-- Begin Data shown --

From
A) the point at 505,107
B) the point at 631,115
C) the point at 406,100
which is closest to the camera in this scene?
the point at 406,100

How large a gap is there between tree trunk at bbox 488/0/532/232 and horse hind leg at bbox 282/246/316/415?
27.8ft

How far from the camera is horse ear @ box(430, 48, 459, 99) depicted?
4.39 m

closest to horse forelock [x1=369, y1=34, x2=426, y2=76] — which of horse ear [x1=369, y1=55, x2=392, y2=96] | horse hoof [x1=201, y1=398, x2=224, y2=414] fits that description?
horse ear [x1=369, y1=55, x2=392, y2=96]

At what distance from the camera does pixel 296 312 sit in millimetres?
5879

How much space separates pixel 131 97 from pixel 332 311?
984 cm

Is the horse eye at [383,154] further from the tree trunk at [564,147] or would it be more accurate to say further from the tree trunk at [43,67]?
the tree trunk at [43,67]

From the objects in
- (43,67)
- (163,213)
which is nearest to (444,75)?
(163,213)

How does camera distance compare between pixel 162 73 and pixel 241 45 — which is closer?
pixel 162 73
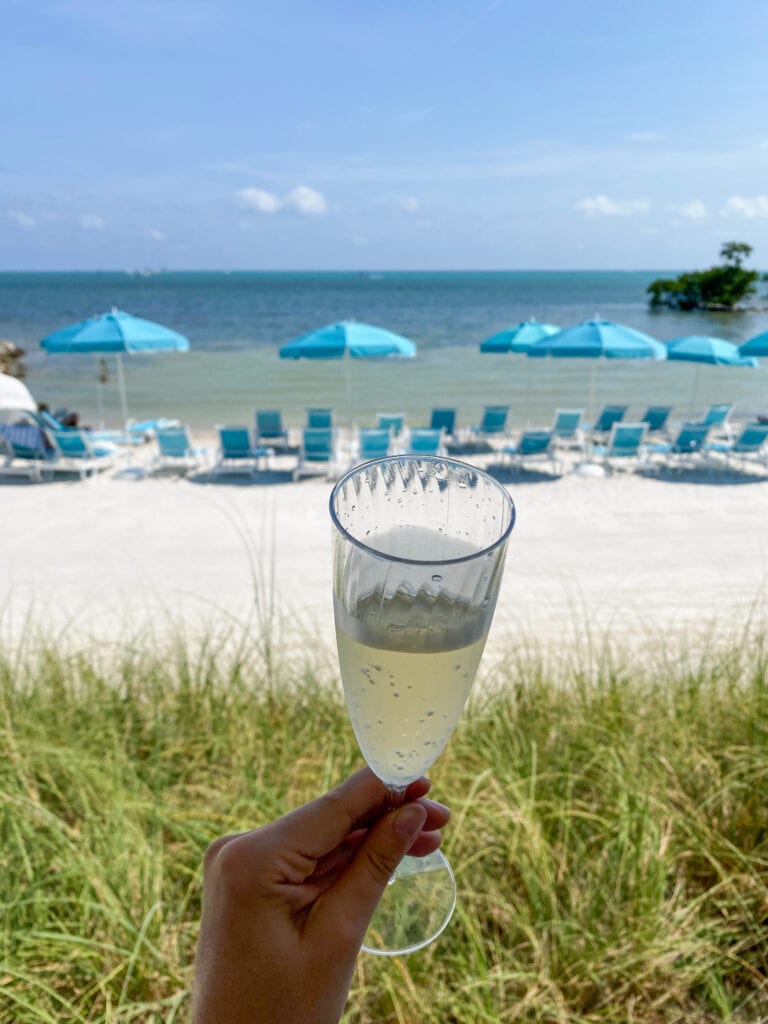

-- End Data shown --

# Required work
Count the lines in the entries above that contain the string "horse" and give only that number.

# Exercise output
5